The coalescent models assume free recombination among loci but no recombination within loci and require three types of information for each pairwise species analysis. These consist of the number of nucleotide differences between pairs of sequences sampled (i) both from species 1, (ii) both from species 2 and (iii) one from each species. To estimate all parameters simultaneously, all three types of information must come from a different, independent set of loci (Wilkinson‐Herbots, 2012). Therefore, we randomly divided the analysed loci into three nonoverlapping data sets. The intraspecific data were simply calculated as the number of heterozygous positions at each locus, which in fact represents the number of nucleotide differences between a pair of alleles brought together by segregation into a sampled individual. The preparation of the third data set requires the comparison of two haploid sequences from different species, while our sequences originated from diploid individuals sometimes possessing multiple heterozygotic positions with unknown phase. We therefore extracted the longest possible alignment of SNPs where each compared individual (species 1 and species 2) had at most one heterozygous position by trimming the per‐locus alignments of SNPs. We then randomly selected one haploid sequence from each compared individual and recorded the number of nucleotide differences between them, along with the distance between the in‐ and outgroup, for the trimmed locus, to include information about relative mutation rates for each locus. To incorporate intrapopulation variability into our estimates, we sampled two individuals from each species and randomly sampled each locus from either one or the other individual (always keeping the sequence of SNPs within each locus from a single randomly selected individual).

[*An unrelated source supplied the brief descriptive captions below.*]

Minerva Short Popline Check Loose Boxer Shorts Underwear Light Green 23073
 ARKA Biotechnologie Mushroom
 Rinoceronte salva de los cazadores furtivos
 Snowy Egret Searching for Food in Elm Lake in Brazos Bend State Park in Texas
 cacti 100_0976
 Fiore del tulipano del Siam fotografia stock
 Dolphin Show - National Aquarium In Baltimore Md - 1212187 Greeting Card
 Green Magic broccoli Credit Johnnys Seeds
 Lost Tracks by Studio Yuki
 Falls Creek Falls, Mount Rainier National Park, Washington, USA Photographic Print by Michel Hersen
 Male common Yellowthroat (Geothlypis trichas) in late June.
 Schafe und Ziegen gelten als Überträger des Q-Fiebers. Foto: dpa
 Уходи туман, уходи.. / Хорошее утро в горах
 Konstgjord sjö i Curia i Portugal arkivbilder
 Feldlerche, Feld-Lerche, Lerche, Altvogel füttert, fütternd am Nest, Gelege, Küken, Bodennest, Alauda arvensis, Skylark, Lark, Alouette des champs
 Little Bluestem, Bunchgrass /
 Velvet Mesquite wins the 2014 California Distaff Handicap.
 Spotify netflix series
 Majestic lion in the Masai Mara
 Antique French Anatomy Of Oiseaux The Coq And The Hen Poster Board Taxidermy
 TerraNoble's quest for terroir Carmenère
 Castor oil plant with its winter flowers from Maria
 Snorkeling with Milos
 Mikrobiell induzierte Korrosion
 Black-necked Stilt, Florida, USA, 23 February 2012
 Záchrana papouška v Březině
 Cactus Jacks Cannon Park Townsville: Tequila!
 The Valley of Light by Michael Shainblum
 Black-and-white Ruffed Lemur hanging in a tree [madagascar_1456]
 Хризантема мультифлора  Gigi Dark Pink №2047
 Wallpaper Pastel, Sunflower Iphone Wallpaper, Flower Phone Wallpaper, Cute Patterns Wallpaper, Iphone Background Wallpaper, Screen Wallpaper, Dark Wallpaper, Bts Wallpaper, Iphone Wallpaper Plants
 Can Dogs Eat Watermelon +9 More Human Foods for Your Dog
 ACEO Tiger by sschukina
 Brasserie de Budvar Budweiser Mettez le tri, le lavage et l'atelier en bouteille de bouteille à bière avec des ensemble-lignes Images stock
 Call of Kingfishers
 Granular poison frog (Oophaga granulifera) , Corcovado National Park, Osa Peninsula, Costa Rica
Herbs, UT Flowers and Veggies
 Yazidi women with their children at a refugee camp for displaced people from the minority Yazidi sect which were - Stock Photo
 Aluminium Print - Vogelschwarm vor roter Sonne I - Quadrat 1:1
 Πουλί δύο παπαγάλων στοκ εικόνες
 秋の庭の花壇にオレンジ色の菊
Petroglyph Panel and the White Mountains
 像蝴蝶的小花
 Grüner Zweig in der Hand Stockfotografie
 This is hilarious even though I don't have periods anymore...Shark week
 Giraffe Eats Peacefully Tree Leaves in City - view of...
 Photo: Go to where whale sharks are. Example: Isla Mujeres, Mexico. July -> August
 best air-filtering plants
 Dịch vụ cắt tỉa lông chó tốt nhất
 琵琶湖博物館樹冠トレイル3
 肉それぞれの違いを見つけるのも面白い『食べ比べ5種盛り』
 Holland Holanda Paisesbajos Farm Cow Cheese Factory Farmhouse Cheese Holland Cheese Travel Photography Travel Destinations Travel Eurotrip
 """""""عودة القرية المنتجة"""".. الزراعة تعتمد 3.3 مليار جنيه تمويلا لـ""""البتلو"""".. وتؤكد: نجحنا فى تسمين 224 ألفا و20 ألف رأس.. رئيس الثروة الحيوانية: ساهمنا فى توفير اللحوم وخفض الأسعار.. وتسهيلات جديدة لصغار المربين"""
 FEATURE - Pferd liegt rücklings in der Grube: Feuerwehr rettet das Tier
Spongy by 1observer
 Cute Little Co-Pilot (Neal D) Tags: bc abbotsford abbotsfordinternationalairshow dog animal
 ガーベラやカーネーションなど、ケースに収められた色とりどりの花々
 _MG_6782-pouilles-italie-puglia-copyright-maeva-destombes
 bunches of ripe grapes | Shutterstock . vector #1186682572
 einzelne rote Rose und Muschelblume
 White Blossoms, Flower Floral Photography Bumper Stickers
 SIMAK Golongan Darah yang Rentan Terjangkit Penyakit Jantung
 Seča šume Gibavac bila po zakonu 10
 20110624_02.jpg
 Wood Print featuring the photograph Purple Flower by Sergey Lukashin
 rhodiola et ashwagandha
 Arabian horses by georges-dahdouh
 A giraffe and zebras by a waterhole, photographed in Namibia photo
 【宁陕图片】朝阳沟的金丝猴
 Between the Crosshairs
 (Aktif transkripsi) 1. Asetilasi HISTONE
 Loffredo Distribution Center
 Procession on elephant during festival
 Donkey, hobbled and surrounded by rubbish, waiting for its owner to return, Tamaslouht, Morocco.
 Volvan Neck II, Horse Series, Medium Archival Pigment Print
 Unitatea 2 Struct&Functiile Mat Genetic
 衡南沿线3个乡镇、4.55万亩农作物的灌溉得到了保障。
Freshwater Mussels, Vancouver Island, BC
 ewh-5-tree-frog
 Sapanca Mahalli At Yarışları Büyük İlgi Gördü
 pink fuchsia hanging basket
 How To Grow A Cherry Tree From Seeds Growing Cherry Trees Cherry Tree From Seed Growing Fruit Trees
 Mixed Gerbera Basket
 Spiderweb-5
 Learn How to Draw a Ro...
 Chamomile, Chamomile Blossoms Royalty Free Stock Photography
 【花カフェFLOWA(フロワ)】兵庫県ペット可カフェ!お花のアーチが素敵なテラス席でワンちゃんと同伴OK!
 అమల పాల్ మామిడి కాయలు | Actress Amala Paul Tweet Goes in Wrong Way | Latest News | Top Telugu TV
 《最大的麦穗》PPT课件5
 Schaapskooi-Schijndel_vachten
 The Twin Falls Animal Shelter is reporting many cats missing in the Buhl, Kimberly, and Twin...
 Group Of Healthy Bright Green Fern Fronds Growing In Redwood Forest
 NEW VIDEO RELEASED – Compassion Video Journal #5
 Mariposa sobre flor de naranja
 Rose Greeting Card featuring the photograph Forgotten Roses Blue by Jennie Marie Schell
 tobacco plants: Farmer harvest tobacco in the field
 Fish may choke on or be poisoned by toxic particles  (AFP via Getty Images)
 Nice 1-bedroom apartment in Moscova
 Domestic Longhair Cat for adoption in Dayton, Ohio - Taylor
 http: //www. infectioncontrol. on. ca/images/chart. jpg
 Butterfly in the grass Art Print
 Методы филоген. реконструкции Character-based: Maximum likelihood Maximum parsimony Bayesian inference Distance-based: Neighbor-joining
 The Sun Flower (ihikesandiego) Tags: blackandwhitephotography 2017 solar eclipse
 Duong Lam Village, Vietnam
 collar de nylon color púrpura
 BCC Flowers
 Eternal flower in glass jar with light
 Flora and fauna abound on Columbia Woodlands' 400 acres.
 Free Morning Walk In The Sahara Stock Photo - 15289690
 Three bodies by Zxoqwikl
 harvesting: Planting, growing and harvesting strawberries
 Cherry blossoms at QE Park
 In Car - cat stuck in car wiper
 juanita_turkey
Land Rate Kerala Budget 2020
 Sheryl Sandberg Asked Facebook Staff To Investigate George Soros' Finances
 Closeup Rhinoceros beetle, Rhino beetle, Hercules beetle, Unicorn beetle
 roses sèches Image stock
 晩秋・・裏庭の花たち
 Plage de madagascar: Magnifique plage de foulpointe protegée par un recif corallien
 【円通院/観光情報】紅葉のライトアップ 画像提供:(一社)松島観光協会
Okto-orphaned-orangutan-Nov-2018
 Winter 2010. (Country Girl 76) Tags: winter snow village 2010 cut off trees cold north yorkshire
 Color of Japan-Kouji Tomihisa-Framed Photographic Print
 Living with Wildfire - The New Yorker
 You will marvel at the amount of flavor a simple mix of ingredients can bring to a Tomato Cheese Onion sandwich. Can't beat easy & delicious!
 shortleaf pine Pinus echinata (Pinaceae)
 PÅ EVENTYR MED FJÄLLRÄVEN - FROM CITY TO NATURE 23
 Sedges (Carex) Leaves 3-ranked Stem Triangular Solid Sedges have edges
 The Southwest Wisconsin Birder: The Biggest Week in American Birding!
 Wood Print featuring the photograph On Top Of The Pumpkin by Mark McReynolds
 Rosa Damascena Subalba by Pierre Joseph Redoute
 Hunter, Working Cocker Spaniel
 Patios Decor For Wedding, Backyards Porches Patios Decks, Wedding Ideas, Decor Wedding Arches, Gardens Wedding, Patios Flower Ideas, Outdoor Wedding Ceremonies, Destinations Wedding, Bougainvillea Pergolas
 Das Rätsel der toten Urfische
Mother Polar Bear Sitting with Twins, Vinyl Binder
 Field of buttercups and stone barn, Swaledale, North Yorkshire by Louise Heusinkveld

The relative mutation rates at all loci were estimated by comparison with an outgroup species (Wang & Hey, 2010; Yang, 2002), C. paludica, whose divergence time from the ingroup was set to 17 Mya according to Majtánová et al. (2016). For each pairwise species comparison, estimated standard errors of the maximum‐likelihood estimates for the best‐fitting model were computed from the Hessian matrix. For species comparisons involving C. elongatoides, because the estimated standard errors of the migration rate are relatively large and because this parameter is of particular interest, we also computed 95% confidence intervals based on the profile likelihood, which are more accurate in the case of parameters near the boundary of the parameter space (Costa & Wilkinson‐Herbots, 2017; Pawitan, 2001), but which are computationally much more expensive to obtain.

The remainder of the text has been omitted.